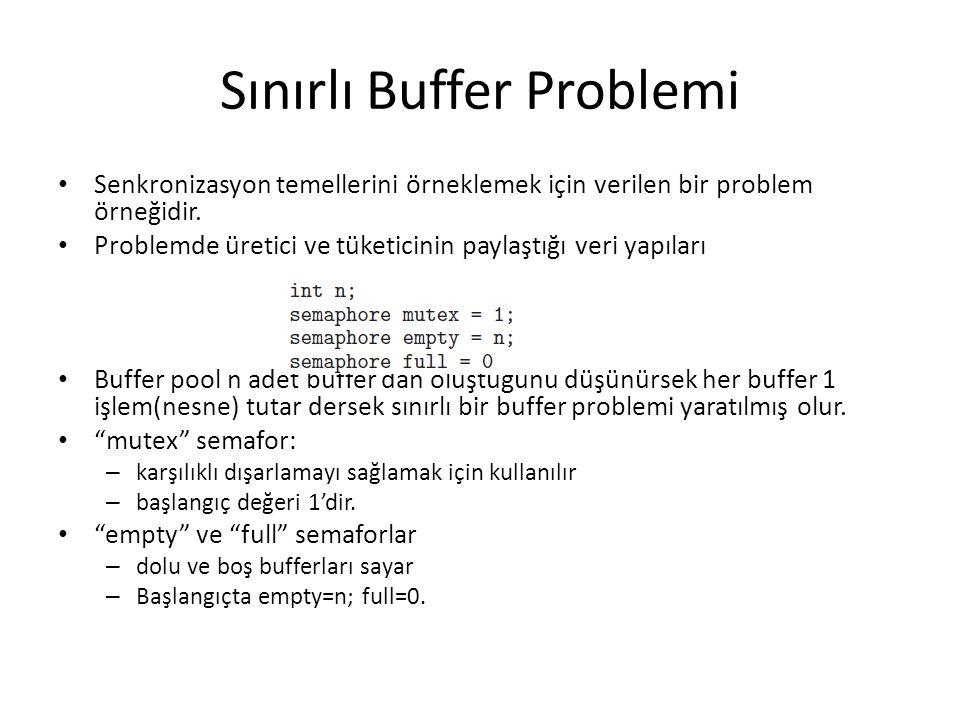 Sınırlı Buffer Problemi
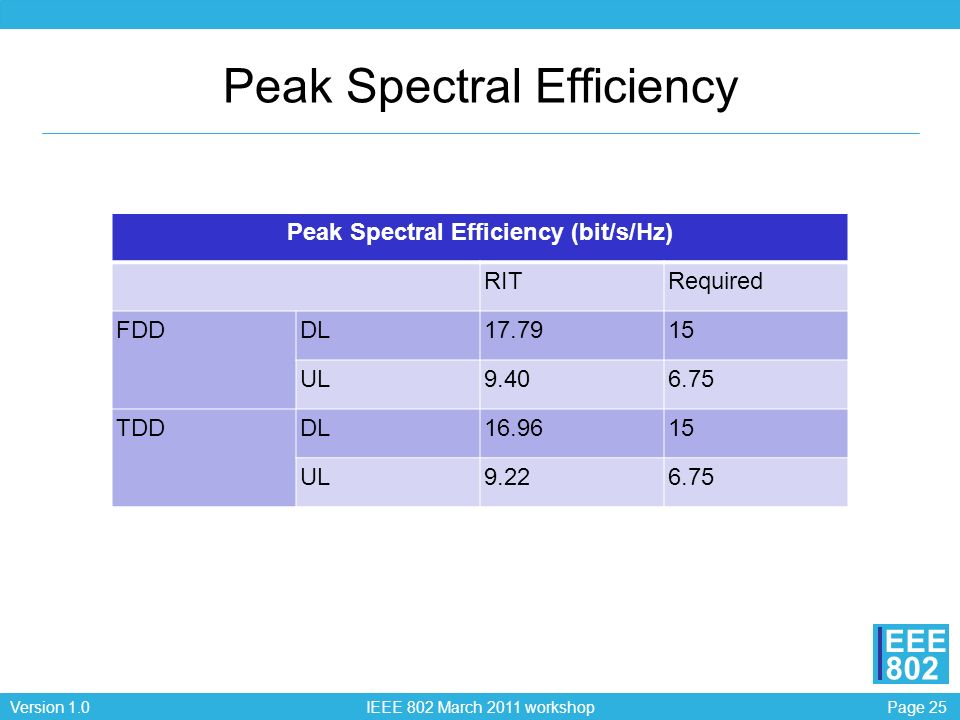 Page 25Version 1.0 IEEE 802 March 2011 workshop EEE 802 Peak Spectral Efficiency Peak Spectral Efficiency (bit/s/Hz) RITRequired FDDDL17.7915 UL9.406.75 TDDDL16.9615 UL9.226.75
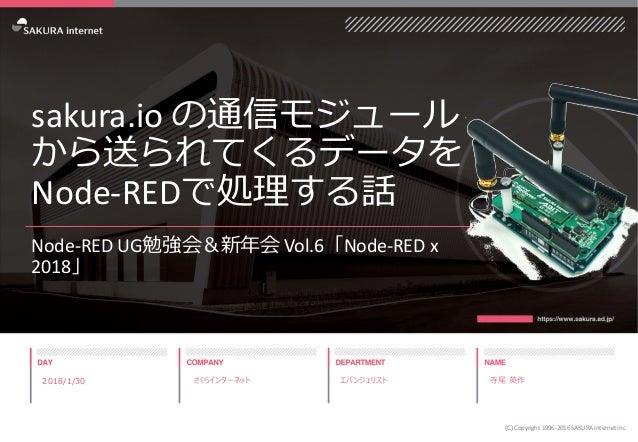 sakura.io Node-RED Node-RED UG Vol.6 Node-RED x 2018 (C) Copyright 1996-2016 SAKURA Internet Inc 80 182 3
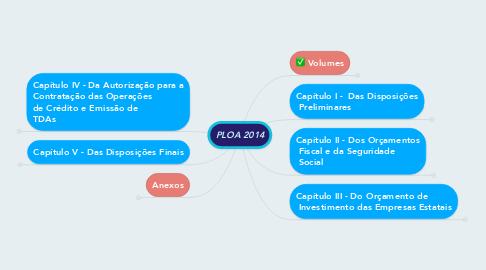 Mind Map: PLOA 2014
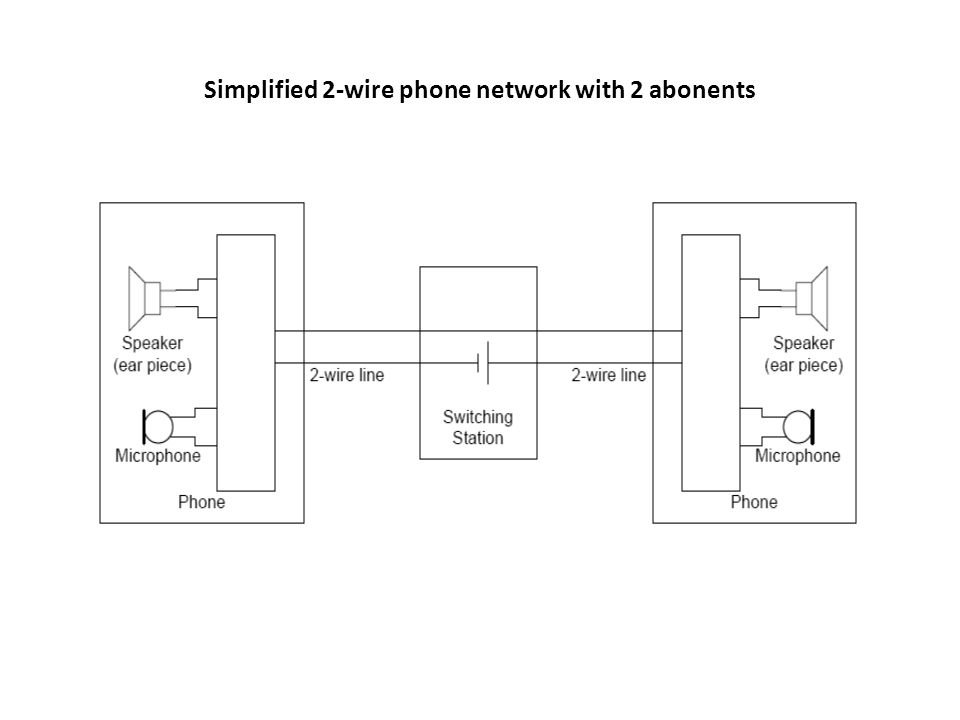 UNIT – V I: Telephone Instruments and Signals The Subscriber Loop ...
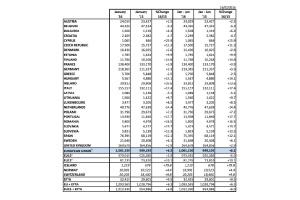 Europejskie rejestracje nowych samochodów w styczniu 2016. fot. ACEA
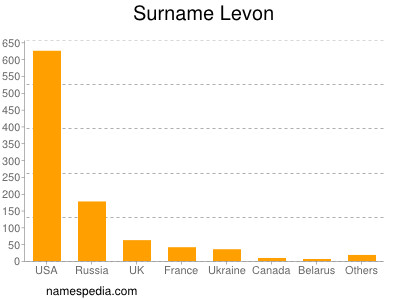 Surname Levon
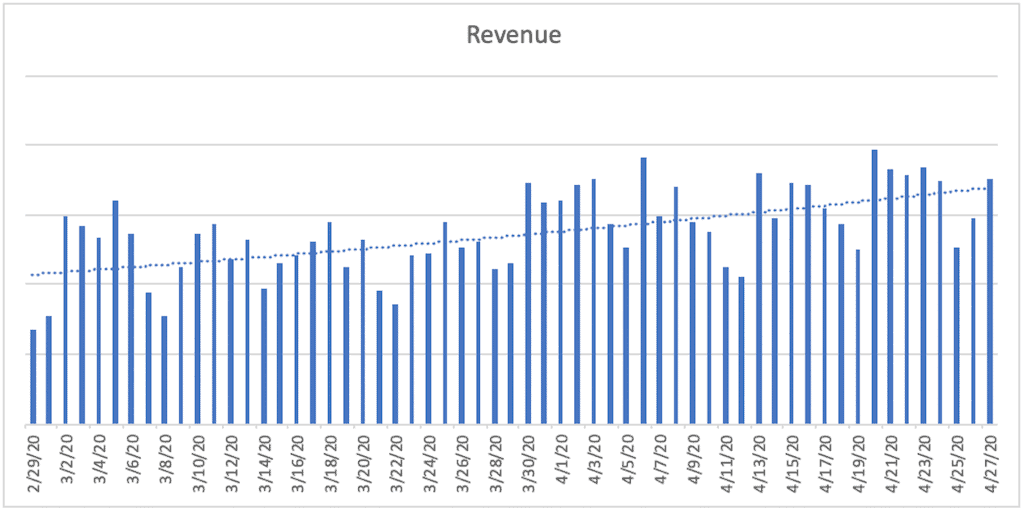 A bar chart titled Revenue. The horizontal axis ranges from 2/29/20 to 4/27/20  in increments of 2 days. A bar is plotted for each day. A dashed trendline is plotted and increases gradually from 2/29/20 to 4/27/20.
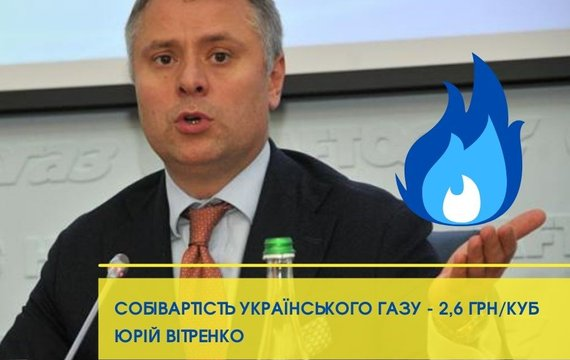 Собівартість українського газу 2,6 грн/куб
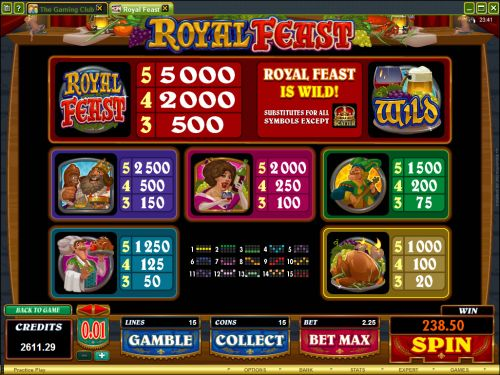 royal feast payout rules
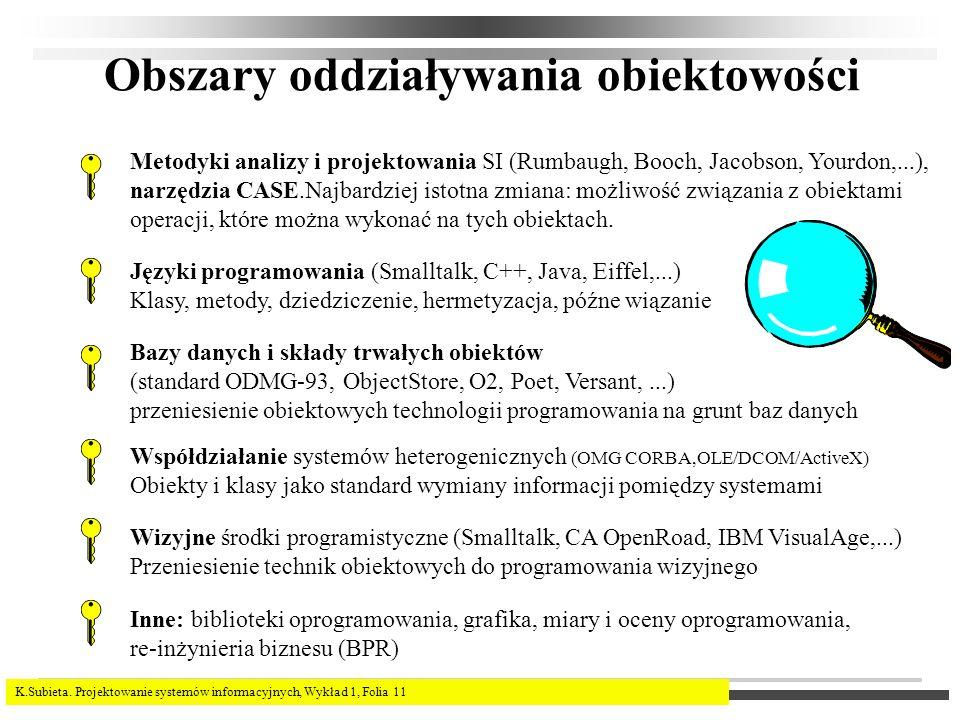 K.Subieta. Projektowanie systemów informacyjnych, Wykład 1, Folia 11 Obszary oddziaływania obiektowości Metodyki analizy i projektowania SI (Rumbaugh,
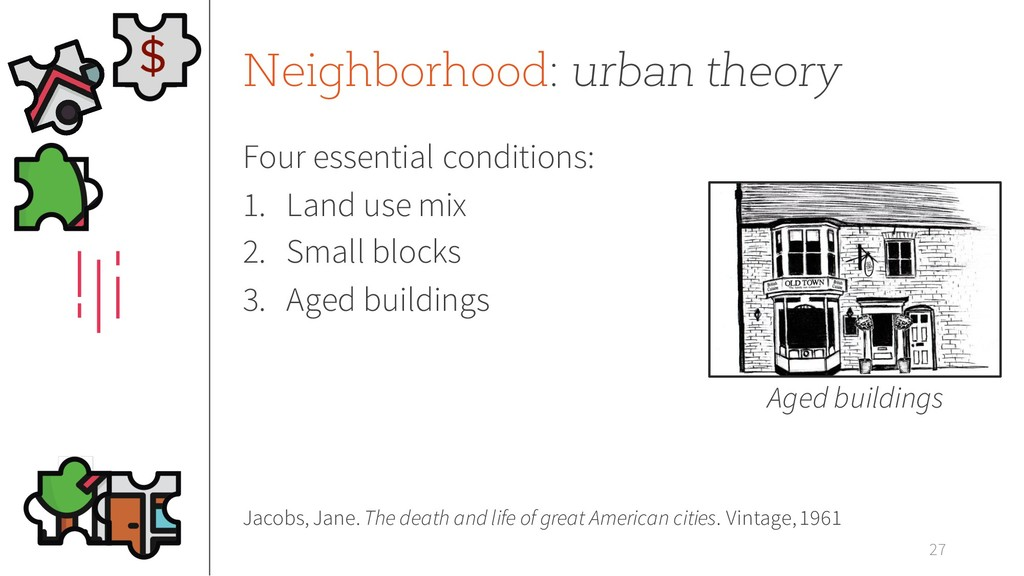 Neighborhood: urban theory Four essential condi...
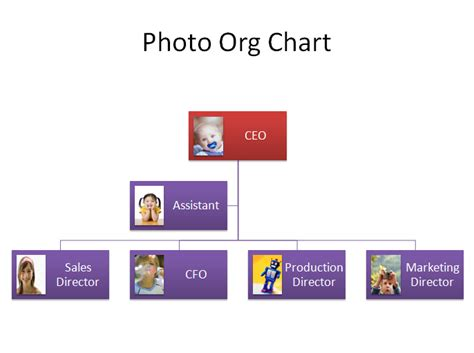 smartart hierarchy layout powerpoint are you using smartart in your powerpoint slides
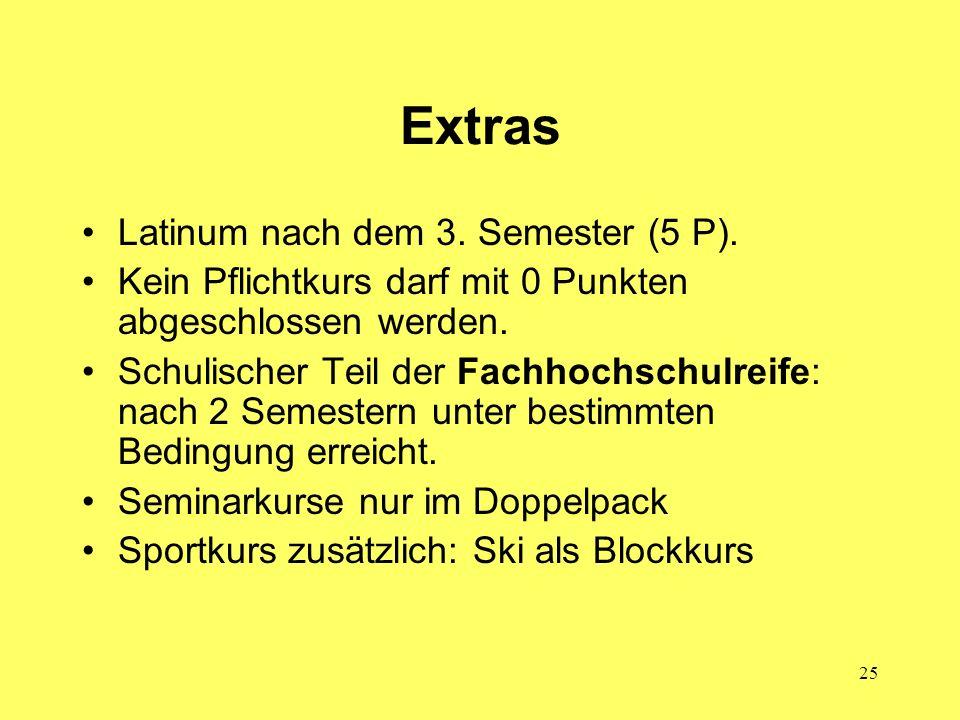 25 Extras Latinum nach dem 3. Semester (5 P). Kein Pflichtkurs darf mit 0 Punkten abgeschlossen werden. Schulischer Teil der Fachhochschulreife: nach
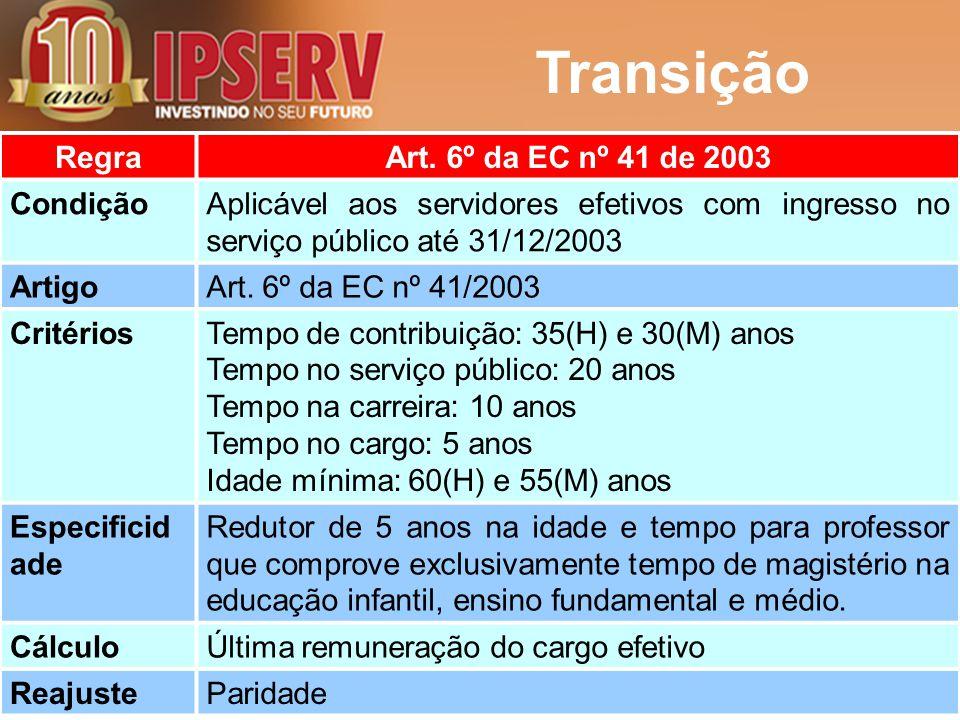 Transição Regra Art. 6º da EC nº 41 de 2003 Condição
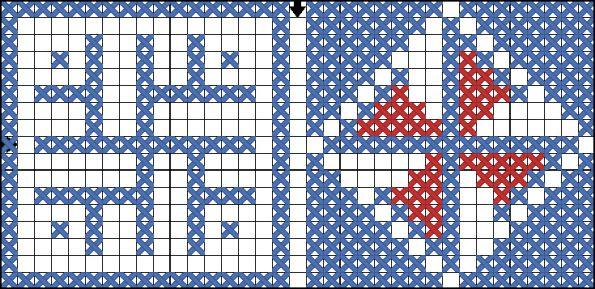 Схемы вышивки символов Путник и Стрибожич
####
Begin at the first line of the material and copy each line exactly through the one containing "smartart hierarchy layout". Omit pictures.

### Task response
 Sınırlı Buffer Problemi
 Page 25Version 1.0 IEEE 802 March 2011 workshop EEE 802 Peak Spectral Efficiency Peak Spectral Efficiency (bit/s/Hz) RITRequired FDDDL17.7915 UL9.406.75 TDDDL16.9615 UL9.226.75
 sakura.io Node-RED Node-RED UG Vol.6 Node-RED x 2018 (C) Copyright 1996-2016 SAKURA Internet Inc 80 182 3
 Mind Map: PLOA 2014
 UNIT – V I: Telephone Instruments and Signals The Subscriber Loop ...
 Europejskie rejestracje nowych samochodów w styczniu 2016. fot. ACEA
 Surname Levon
 A bar chart titled Revenue. The horizontal axis ranges from 2/29/20 to 4/27/20  in increments of 2 days. A bar is plotted for each day. A dashed trendline is plotted and increases gradually from 2/29/20 to 4/27/20.
 Собівартість українського газу 2,6 грн/куб
 royal feast payout rules
 K.Subieta. Projektowanie systemów informacyjnych, Wykład 1, Folia 11 Obszary oddziaływania obiektowości Metodyki analizy i projektowania SI (Rumbaugh,
 Neighborhood: urban theory Four essential condi...
 smartart hierarchy layout powerpoint are you using smartart in your powerpoint slides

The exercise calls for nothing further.